The Colorado Unemployment Insurance Trust Fund has floated $630 million in revenue bonds to pay back the federal government for money borrowed to keep the fund solvent, and to recapitalize the fund.
The state could continue to pay the money back at a more leisurely pace, but that would incur penalties and interest from the Feds. The bonds are being floated, and businesses assessed an additional fee, in order to pay the Feds back now, and avoid the 3% penalty. The bonds themselves are fixed for five years at 1.4% interest, and secured by those assessments. (Colorado state government may not issue unsecured debt; the revenue bonds were enabled by HB12S-1002, passed during the special session.)
How did we got here in the first place? In 2009, the then-Democratic-controlled legislature agreed to a non-sunsetted expansion of unemployment benefit eligibility in order to receive a quick fix of $127 million, through SB09-247. Despite this expansion being sold as necessary to receive money “critical” to keeping the fund solvent, it went bust, anyway.
At the time, state Rep.
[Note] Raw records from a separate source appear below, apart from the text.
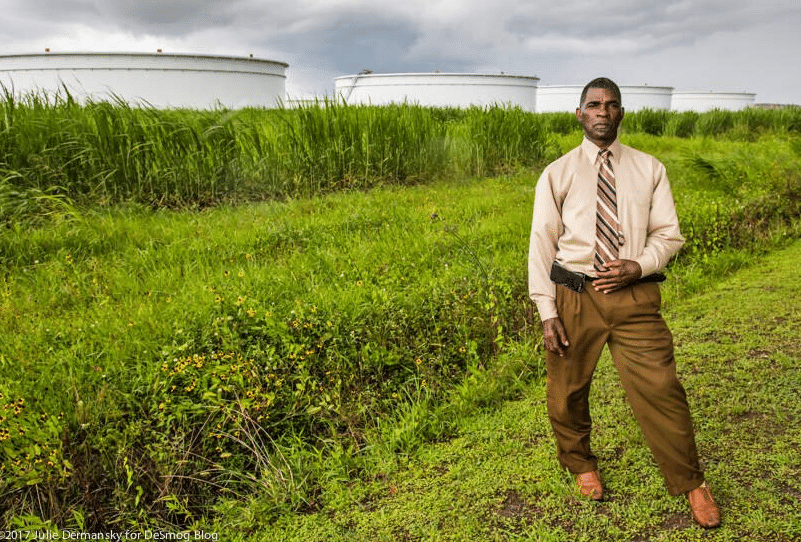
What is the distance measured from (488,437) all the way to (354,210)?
12.2ft

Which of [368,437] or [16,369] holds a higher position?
[16,369]

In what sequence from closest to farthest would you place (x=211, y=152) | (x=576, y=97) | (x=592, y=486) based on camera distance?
(x=592, y=486), (x=211, y=152), (x=576, y=97)

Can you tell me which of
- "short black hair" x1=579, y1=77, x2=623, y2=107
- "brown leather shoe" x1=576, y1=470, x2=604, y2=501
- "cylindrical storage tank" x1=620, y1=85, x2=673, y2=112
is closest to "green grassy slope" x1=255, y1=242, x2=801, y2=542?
"brown leather shoe" x1=576, y1=470, x2=604, y2=501

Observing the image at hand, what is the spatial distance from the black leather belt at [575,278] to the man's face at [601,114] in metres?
0.46

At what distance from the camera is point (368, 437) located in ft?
10.9

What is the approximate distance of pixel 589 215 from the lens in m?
2.33

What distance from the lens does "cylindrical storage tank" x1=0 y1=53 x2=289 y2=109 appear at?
15.5 meters

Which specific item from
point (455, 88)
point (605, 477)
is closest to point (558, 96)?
point (455, 88)

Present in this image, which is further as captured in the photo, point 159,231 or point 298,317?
point 159,231

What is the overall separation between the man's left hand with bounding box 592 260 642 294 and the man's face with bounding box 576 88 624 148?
1.39ft

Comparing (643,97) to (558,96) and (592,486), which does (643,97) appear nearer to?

Joe Miklosi, D-Aurora, actually made the argument that this wasn’t just the right thing to do for citizens, it actually made economic sense. Miklosi is currently running for Congress against incumbent U.S. Rep. Mike Coffman, R-Colo.
Here’w what Miklosi said on May 4, 2009…
“You can make a short-term Keynesian economic argument that, you know, when a person has their home and can shop at local stores, they can get back on their feet, we’re going to thrive both as an economy and socially.”
That’s right. Drawing down rainy-day savings, which is essentially what unemployment benefits are, is stimulative.
Well, give Miklosi credit for being ahead of his time. In 2010, then U.S. House Speaker Nancy Pelosi, D-Calif., said much the same thing: “It has a double benefit, it helps people who’ve lost their jobs, it is also a job creator.”
And earlier this year, despite a national unemployment rate of 8.2%, and an overall unemployment and underemployment rate of just under 15% (in spite of unemployment benefits having been extended at one point to 99 weeks), White House adviser Valerie Jarrett repeated this argument: “It not only is good for the family, it’s good for the economy.”
In fact, there’s just about no reason to believe that unemployment benefits are stimulative. When taken from companies (and to some extent, from employees), it acts as a drag on the economy, since they’re essentially a tax on operations, not sales or profits. Money paid into unemployment insurance isn’t put away to be reinvested in the economy, it stays in cash or in Treasuries, funding government operations.
When the money is drawn out, it may permit people to continue spending, but there’s plenty of reason to believe that much of that spending would happen anyway. There is also considerable evidence that a too-generous unemployment safety net discourages people from looking for work until benefits run out.
“Studies conclude that extending benefits to 99 weeks during the recession has raised the unemployment rate by between 0.5 and 1.5 percentage points,” according to a Heritage Foundation analysis in 2011.
If we agree that some form of forced savings for unemployment is the right thing to do for social stability, a system of private accounts, which would eliminate the disincentive to find work, might well be a better way to go.
Regardless of what form the system takes, there’s little reason to think of the benefits as stimulative. Miklosi’s statement is reason to doubt his economic literacy.